К Андре стучались часто. До тех пор как его удалось вытащить, мы с Бет завели некий порядок, чтобы раз в неделю, в воскресенье вечером, все дети собирались у нас.

Конечно, все не приходили: и Джейн жила далеко, и Дени с Мартином шлялись по границам, и Тим иногда уходил в море, и еще что-то случалось. Но они собирались, причем даже чаще, чем раз в неделю. Наш дворец стал второй явочной квартирой: туда все время кто-то являлся. А теперь являться стали на восьмой пост.

Снорри завел привычку иной раз целыми днями пилить у Андре над головой свои штудии. Андре не возражал.

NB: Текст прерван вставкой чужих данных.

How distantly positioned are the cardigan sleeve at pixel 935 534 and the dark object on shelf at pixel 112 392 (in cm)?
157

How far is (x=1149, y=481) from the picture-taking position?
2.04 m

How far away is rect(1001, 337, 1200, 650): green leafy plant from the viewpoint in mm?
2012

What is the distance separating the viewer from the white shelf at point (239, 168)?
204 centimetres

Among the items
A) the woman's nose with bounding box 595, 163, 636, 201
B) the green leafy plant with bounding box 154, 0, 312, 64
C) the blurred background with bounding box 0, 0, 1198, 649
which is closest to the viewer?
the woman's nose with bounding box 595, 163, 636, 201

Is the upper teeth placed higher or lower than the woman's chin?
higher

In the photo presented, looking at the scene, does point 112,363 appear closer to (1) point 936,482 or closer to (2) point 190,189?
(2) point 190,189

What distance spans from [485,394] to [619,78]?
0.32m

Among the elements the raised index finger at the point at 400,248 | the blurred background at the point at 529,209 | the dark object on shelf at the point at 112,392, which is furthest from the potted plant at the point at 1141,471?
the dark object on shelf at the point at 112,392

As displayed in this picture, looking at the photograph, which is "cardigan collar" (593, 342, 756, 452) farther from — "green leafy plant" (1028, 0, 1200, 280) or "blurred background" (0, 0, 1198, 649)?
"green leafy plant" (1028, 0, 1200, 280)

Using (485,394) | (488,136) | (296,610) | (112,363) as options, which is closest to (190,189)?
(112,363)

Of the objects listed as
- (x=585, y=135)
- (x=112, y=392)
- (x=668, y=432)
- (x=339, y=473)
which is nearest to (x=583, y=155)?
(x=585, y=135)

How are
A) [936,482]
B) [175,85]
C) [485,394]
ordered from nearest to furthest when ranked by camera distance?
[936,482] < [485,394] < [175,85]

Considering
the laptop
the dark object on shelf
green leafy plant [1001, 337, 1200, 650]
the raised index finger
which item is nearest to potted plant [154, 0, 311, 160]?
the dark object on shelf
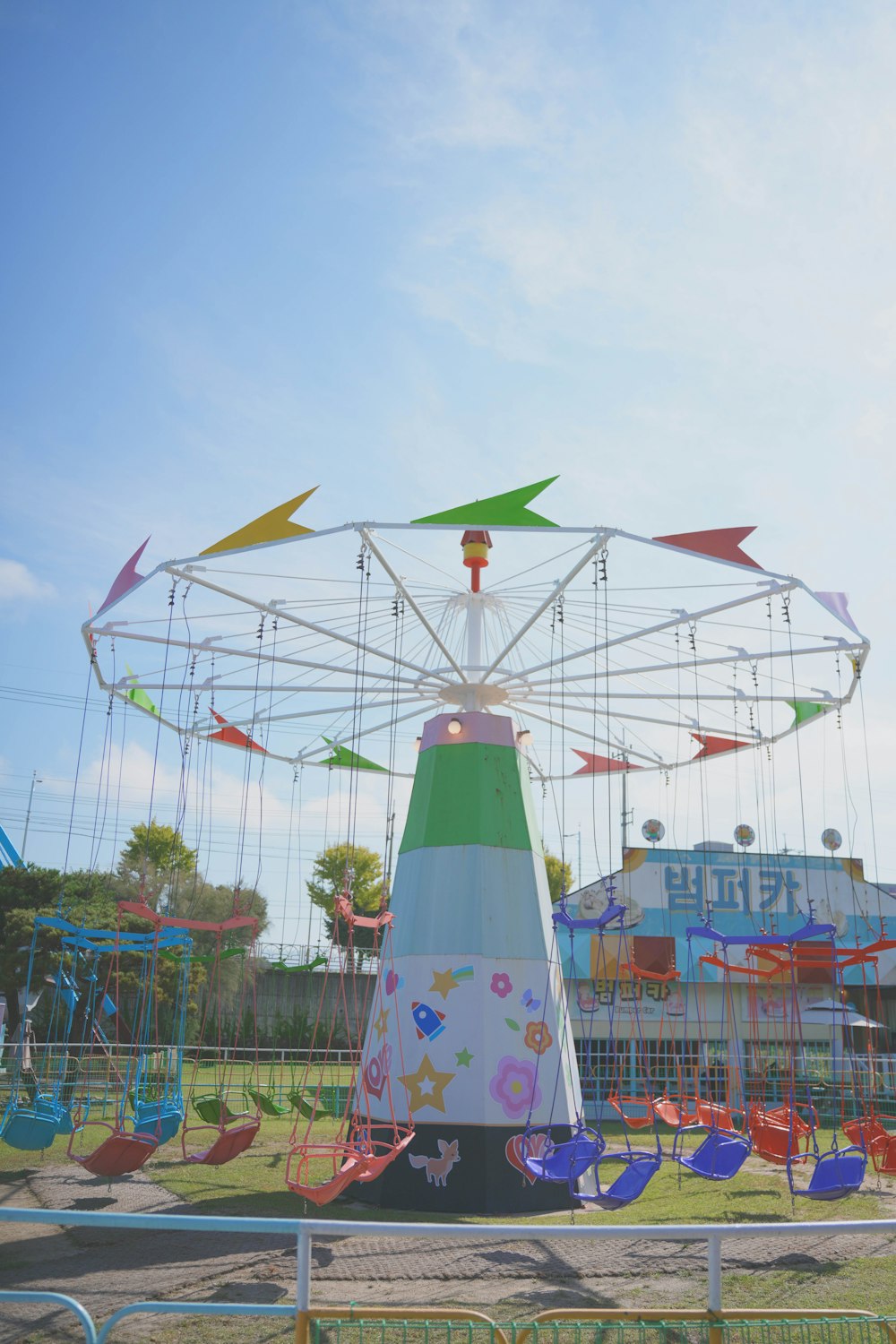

Они почти не говорили, но Снорри, кажется, был наиболее полезным из гостей. По крайней мере, они с Андре никогда ни о чем не спорили.

Петер, наоборот, ворчал и пререкался со своим подопечным. (Бет, между прочим, Петеру настолько доверяла, что не стала искать другого врача.) Петер убеждал Андре, что сено может усугубить болезнь дыхательных путей и что тот, кто не расстается с сигаретой, рискует однажды учинить пожар. Особенно если он спит на сене. Впрочем, Петеру хватило такта, раз затронув тему пожара, больше ее не развивать. А Тонио невозмутимо привозил блоки сигарет — по-моему, все время разных. И зажигалки он чуть ли не коллекционировал.

За лечением присматривали и Арве с Машей, но и они признавали ведущую роль Петера. Тот, правда, «дышащего корня» не нашел, но заставлял Андре пить всякие отвары и настойки. Что касается лекарств, тут Андре был безропотным больным. Покорно пил любую гадость, если лекарь считал это необходимым. Но сам о своей болезни, кажется, думал мало. Была у него другая забота. Он днями напролет на память восстанавливал свою сгоревшую портретную галерею — единственное, что осталось от погибших в подземелье людей. В этот процесс никто не смел вмешиваться. На обороте каждого рисунка он записывал все, что мог вспомнить об этом человеке. Было понятно, что, пока он не закончит, ни о какой другой жизни не может быть и речи. Он будет рисовать этих людей, сколько бы времени ему ни потребовалось. Мы боялись, что работа затянется очень надолго, но когда она вдруг кончилась, легче от этого не стало.